Susan Wei

Susan Wei

Lecturer

University of Melbourne

Biography

Susan Wei is a lecturer (assistant professor) in the School of Mathematics and Statistics at the University of Melbourne. She previously held a Discovery Early Career Researcher Award (DECRA) and was a visiting faculty researcher at Google DeepMind in Sydney. Her research focuses on statistical machine learning, particularly in Bayesian approaches to deep learning, alongside variational inference and singular learning theory. She is part of the Melbourne Deep Learning Group and a founding organiser of GDG AI for Science - Australia.

Interests

  • Statistics
  • Deep Learning
  • Singular learning theory

Education

  • PhD in Statistics, 2014

    University of North Carolina, Chapel Hill

  • BA in Mathematics, 2009

    University of California, Berkeley

Experience

 
 
 
 
 

Associate Professor

Department of Econometrics and Business Statistics, Monash University

Dec 2024 – Present Melbourne, Australia
 
 
 
 
 

Visiting Faculty Researcher

Google Deepmind

Jun 2023 – Dec 2023 Sydney, Australia
 
 
 
 
 

Lecturer (Assistant Professor)

School of Mathematics and Statistics, University of Melbourne

Jun 2018 – Dec 2024 Melbourne, Australia
 
 
 
 
 

Assistant Professor

Division of Biostatistics, University of Minnesota

Jan 2016 – Apr 2018 Minnesota, USA
 
 
 
 
 

Postdoc

Institute of Mathematics, Ecole Polytechnique Federale de Lausanne

Apr 2014 – Dec 2015 Lausanne, Switzerland

Deep Learning Down Under

In summer 2024, I co-organized a deep learning workshop in Lorne, Australia with Peter Bartlett. Here is the website of the workshop, which was generously supported by Google Research.

Teaching

In Winter 2021, I gave a week-long lecture series on Neural Networks and Related Models as part of the Australian Mathematical Sciences Institute (AMSI) Winter School program, an annual event open to graduate students, early career researchers, and industry members across Australia.

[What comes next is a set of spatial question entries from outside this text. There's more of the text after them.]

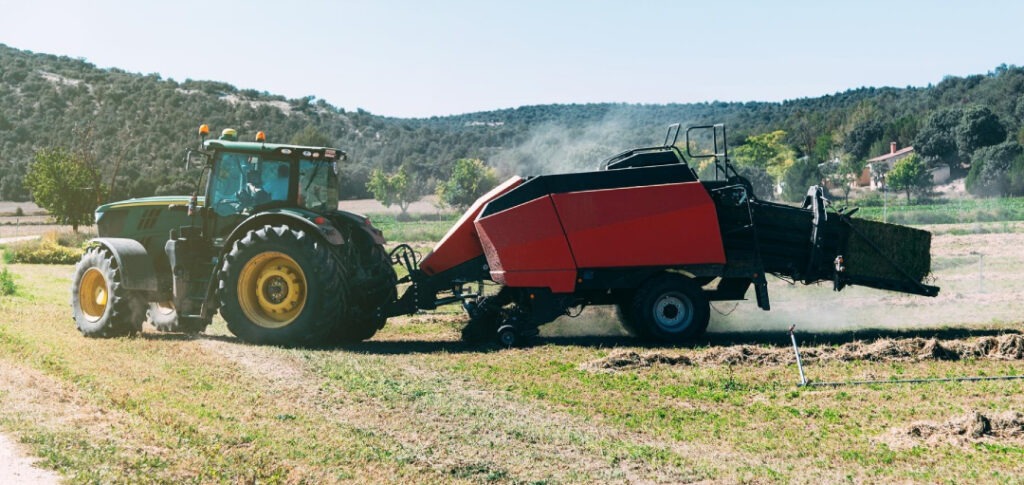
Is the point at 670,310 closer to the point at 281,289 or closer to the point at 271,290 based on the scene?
the point at 281,289

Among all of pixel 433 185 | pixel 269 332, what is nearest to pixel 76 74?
pixel 433 185

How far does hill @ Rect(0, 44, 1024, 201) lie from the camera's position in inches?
2601

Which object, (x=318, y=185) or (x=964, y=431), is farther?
(x=318, y=185)

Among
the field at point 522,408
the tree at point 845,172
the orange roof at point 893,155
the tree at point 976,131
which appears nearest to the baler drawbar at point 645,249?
the field at point 522,408

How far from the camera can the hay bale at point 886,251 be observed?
564 inches

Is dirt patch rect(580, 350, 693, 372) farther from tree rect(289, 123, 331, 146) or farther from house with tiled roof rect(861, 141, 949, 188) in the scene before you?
house with tiled roof rect(861, 141, 949, 188)

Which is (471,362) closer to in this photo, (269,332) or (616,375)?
(616,375)

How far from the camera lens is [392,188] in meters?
85.1

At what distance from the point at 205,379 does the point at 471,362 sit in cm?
341

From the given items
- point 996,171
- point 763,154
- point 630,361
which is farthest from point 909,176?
point 630,361

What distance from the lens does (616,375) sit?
11.5 m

The course was an introduction to deep learning as well as some probabilistic models involving neural networks (flow-based models and deep generative models).

You can find my lecture slides here for Part 1 of the course where I covered the following topics:

  • An Introduction to Neural Networks: key components of DL pipeline, multilayer perception, forward/backward propagation, computational graphs
  • Stochastic Optimization and Extensions
  • The Art of Model Training and Regularization: Model selection, weight decay, dropout, initialization
  • Convolutional Neural Networks and Recurrent Neural Networks

The second part of the module on deep generative modeling was given by Robert Salomone. You can find his excellent teaching materials here.